Musical alternative to the morning’s radio news
Sibelius | Impromptu for Strings Op. 5
Mesmerising. And fascinating to follow the score.
Long Read of the Day
Will the Humanities Survive Artificial Intelligence?
One of the things that really bothers me at the moment is the way Humanities teachers and scholars seem to be freaked out by LLMs and ‘AI’ generally.
Which is why I was exhilarated to find this fabulous New Yorker essay by D. Graham Burnett. It’s long, but worth it. Here’s how he sets it up:
Let me offer a dispatch from the impact zone. When I first asked a class of thirty Princeton undergraduates—spanning twelve majors—whether any had used A.I., not a single hand went up. Same with my graduate students. Even after some enthusiastic prodding (“Hey! I use these tools! They’re incredible! Let’s talk about this!”), I got nowhere.
It’s not that they’re dishonest; it’s that they’re paralyzed. As one quiet young woman explained after class, nearly every syllabus now includes a warning: Use ChatGPT or similar tools, and you’ll be reported to the academic deans. Nobody wants to risk it. Another student mentioned that a major A.I. site may even be blocked on the university network, though she was too nervous to test the rumor.

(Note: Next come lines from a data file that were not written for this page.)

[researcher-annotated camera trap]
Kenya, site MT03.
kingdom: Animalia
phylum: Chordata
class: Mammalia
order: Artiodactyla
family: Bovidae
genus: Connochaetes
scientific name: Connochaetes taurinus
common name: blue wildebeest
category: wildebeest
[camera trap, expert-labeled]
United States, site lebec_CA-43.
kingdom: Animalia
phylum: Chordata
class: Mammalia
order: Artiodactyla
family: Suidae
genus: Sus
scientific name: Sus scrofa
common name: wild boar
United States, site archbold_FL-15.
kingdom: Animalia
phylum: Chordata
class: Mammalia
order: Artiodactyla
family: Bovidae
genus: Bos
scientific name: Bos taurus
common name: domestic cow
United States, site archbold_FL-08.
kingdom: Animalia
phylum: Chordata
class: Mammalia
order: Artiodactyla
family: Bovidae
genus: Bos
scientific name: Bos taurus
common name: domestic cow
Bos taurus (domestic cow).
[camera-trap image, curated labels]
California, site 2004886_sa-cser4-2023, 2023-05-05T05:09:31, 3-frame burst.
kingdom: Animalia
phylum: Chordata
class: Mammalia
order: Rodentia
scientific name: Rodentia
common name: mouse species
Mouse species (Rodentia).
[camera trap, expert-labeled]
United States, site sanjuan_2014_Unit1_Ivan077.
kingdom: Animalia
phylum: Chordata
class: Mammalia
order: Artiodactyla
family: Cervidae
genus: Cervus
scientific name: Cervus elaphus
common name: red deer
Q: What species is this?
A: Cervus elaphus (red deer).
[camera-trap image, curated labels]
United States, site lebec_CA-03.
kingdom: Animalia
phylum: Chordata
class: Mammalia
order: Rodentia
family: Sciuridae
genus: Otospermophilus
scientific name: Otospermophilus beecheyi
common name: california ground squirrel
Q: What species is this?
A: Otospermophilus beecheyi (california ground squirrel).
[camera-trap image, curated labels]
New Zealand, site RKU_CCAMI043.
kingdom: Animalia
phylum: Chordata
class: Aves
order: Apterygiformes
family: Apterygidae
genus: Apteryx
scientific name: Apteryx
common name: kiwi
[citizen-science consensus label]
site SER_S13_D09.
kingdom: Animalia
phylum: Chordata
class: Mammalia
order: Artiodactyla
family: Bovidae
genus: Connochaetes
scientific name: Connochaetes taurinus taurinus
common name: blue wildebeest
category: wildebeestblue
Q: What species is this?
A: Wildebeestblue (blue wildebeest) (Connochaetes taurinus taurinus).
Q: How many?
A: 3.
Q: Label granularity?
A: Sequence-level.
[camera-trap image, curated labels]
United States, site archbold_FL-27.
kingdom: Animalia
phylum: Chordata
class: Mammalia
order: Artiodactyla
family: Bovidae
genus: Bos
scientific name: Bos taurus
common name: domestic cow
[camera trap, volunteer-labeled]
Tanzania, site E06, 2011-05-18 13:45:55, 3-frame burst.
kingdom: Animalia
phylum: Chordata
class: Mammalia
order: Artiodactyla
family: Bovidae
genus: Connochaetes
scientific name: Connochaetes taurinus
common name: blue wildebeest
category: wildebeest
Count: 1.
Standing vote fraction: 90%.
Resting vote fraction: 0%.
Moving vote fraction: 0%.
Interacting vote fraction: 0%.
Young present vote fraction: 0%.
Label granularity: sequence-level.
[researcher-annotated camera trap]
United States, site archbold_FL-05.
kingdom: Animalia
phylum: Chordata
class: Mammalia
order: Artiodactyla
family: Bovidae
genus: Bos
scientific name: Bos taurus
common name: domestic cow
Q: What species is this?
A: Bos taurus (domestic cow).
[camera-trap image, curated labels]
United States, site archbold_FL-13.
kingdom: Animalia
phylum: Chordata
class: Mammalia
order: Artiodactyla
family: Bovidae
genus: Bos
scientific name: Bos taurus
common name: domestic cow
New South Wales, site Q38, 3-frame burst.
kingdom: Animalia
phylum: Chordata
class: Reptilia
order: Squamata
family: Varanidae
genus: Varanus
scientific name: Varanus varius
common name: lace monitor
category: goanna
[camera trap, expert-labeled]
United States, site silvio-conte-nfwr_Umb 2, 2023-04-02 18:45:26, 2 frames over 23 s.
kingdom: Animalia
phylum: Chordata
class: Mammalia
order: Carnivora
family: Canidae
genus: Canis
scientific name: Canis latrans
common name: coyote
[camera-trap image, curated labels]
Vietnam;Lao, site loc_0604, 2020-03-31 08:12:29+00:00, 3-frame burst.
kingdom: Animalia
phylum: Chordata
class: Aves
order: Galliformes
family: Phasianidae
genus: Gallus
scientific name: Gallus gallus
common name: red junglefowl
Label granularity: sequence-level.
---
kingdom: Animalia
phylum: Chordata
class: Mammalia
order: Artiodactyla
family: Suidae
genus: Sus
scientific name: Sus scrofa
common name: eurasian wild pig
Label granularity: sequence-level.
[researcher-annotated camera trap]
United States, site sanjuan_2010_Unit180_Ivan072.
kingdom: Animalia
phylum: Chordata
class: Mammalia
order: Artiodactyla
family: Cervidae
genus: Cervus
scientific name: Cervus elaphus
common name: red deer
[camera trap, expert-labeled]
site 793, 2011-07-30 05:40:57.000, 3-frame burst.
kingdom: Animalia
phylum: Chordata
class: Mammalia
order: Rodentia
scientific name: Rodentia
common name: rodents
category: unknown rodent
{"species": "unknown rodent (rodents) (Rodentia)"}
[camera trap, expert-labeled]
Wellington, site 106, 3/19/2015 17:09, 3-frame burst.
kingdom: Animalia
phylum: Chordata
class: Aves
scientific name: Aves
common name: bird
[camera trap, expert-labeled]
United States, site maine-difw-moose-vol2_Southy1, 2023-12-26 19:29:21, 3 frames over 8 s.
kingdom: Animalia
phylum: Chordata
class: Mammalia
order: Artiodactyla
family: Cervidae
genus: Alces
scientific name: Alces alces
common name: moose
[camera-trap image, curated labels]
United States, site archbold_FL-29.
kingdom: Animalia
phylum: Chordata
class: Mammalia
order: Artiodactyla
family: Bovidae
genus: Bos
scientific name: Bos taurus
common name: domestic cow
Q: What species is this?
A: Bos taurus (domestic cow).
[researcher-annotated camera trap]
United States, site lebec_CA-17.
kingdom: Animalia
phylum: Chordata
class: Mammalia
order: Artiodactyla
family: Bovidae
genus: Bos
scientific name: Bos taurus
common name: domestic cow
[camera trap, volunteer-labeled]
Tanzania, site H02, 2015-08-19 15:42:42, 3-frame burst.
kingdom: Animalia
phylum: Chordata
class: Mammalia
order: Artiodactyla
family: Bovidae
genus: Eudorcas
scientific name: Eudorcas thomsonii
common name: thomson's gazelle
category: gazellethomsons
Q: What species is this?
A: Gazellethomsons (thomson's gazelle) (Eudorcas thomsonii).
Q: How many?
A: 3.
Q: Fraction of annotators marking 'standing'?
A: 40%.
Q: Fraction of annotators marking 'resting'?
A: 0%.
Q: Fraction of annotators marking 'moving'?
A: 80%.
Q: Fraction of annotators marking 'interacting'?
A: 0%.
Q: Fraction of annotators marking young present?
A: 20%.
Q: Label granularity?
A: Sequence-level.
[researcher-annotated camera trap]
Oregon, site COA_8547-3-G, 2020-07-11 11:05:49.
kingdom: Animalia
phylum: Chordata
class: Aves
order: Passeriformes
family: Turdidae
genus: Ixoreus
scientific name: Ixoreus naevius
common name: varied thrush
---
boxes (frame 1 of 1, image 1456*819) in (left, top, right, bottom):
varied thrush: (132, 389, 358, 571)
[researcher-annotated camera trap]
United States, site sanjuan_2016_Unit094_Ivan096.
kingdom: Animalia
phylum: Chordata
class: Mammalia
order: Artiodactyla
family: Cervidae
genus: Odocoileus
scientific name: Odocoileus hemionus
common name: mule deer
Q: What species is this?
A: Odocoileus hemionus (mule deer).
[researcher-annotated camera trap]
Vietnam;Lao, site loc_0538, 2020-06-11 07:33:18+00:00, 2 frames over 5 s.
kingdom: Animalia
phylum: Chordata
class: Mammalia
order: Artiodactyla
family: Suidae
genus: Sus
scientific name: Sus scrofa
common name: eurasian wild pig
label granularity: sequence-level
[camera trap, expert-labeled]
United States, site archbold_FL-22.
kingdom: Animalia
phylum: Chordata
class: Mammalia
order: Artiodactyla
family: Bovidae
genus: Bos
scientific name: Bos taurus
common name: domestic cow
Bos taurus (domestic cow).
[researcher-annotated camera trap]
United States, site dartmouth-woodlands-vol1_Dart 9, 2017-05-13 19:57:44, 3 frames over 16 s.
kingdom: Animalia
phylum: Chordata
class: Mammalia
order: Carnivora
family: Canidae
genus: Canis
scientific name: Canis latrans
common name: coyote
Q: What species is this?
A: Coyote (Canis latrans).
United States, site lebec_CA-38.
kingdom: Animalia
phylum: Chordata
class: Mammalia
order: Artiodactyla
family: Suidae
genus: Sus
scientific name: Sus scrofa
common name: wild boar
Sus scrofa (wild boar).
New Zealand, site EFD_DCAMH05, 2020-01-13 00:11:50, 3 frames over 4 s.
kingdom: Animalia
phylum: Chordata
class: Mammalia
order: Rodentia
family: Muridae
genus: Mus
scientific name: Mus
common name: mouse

In one department on campus, a recently drafted anti-A.I. policy, read literally, would actually have barred faculty from giving assignments to students that centered on A.I. (It was ultimately revised.) Last year, when some distinguished alums and other worthies conducted an external review of the history department, a top recommendation was that we urgently address the looming A.I. disruptions to our teaching and research. This suggestion got a notably cool reception. But the idea that we can just keep going about our business won’t do, either.
On the contrary, staggering transformations are in full swing. And yet, on campus, we’re in a bizarre interlude: everyone seems intent on pretending that the most significant revolution in the world of thought in the past century isn’t happening. The approach appears to be: “We’ll just tell the kids they can’t use these tools and carry on as before.” This is, simply, madness. And it won’t hold for long. It’s time to talk about what all this means for university life, and for the humanities in particular…
It is. And we have to get past what Henry Farrell calls “the AI Fight Club” to use these tools as the ‘cultural technologies’ that they are.
So many books, so little time
Reid Hoffman was in Cambridge last week, and I went to an event in which he was the star guest and was intrigued by one of the books he’s written or co-authored over the last decade.

Screenshot
It’s a book he wrote in conjunction with GPT-4, so it’s a kind of ongoing conversation between human and machine. I’m half-way through, and am impressed. It’s an example of a creative partnership at work. Not quite Lennon and McCartney, but interesting nevertheless. We’ll see a lot more of this, and it was astute of Hoffman to spot it early.